++++ PAGE EXCERPT

Prior, who scored 71 in the first innings, demonstrated his value again at number seven.
Genuine quality
His second 50 took only 42 balls, including a pulled six off Suresh Raina’s occasional off-spin. Broad, who recorded his highest test score of 169 in last year’s Lord’s test against Pakistan, also played an innings of genuine quality with one dazzling off-drive to the boundary.
The pair scored at just under a run a ball although India were merely going through the motions in the latter stages of the partnership as they waited for the declaration.
Dhoni was reduced to bowling himself for the third time in the match, while Dravid donned the wicketkeeper’s gloves and pads, in partnership with Raina to a widespread field.
It was Prior’s third test century at Lord’s and his second this year. He has now scored more runs than any other English wicketkeeper at the home of world cricket.
Ishant Sharma, who conceded 128 runs without taking a wicket in England’s first innings, rocked England in the morning session with three wickets in 16 balls to reduce the home side to 62 for five.
The loose-limbed paceman, his long black hair flopping in the sunlight, dismissed Kevin Pietersen (1), Ian Bell (0) and Jonathan Trott (22). He followed up with the wicket of Eoin Morgan (19) after the interval.
Pietersen, England’s first innings hero with an unbeaten 202, edged a steepling delivery to Mahendra Singh Dhoni behind the stumps. The same combination accounted for Bell in the same over, nibbling fatally outside the off stump.

++++++++
++++ SOURCE INFORMATION

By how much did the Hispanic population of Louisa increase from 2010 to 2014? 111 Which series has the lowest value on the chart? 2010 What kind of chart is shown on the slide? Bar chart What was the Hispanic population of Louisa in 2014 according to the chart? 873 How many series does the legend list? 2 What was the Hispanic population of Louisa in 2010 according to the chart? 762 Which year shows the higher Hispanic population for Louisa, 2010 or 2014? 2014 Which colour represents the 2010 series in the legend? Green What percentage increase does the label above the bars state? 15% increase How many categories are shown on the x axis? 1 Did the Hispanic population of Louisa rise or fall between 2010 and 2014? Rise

++++++++
++++ SOURCE INFORMATION

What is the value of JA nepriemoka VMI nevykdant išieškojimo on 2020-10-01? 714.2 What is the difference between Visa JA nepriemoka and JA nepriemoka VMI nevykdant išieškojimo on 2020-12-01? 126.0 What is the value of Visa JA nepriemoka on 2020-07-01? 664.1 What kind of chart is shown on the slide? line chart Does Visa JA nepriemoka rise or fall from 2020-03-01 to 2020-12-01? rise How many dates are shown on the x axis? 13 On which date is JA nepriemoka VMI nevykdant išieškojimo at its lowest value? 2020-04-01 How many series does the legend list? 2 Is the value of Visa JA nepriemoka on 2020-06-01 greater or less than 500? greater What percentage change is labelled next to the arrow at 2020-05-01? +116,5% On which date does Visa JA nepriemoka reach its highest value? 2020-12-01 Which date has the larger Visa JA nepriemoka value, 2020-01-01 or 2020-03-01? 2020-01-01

++++++++
++++ SOURCE INFORMATION

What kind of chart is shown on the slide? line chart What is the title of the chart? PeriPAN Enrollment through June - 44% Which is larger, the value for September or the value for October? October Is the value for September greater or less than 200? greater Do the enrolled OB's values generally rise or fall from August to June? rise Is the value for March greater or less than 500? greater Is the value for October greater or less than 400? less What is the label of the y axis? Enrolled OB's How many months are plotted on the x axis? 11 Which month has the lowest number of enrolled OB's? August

++++++++

_REQUIRED TASKS:_
A – Translate this sentence from the cricket report into Spanish: "He followed up with the wicket of Eoin Morgan (19) after the interval."
B – Copy the cricket report word for word from "It was Prior’s" to "after the interval.".
C – Please write what comes next in the cricket report, picking up after its final sentence.
The items have no connection to the cricket report.

_ANSWERS IN ORDER:_
A – Continuó con el wicket de Eoin Morgan (19) después del descanso.

B –
It was Prior’s third test century at Lord’s and his second this year. He has now scored more runs than any other English wicketkeeper at the home of world cricket.
Ishant Sharma, who conceded 128 runs without taking a wicket in England’s first innings, rocked England in the morning session with three wickets in 16 balls to reduce the home side to 62 for five.
The loose-limbed paceman, his long black hair flopping in the sunlight, dismissed Kevin Pietersen (1), Ian Bell (0) and Jonathan Trott (22). He followed up with the wicket of Eoin Morgan (19) after the interval.

C –
Dhoni did not call on Sharma until 11 overs had been bowled after the lunch interval when he accounted for Morgan for 19, caught by Gambhir diving forward at mid-wicket after he failed to get hold of a pull shot. Sharma said he had told Dhoni at lunch that he would like a rest after bowling 11 overs in a row.
Broad, who took four for 37 in India’s first innings, struck with the third ball of his first over on Sunday evening, bowling Abhinav Mukund (12) for the second time in the match. On both occasions the batsman dragged the ball on to this stumps.
Dravid continued where he had left off in his undefeated 103 in the first innings to reach 34 not out with adroit footwork to negate any threat from England’s only spinner Graeme Swann. Vangipurappu Laxman, who stroked Chris Tremlett for three successive boundaries, was on 32.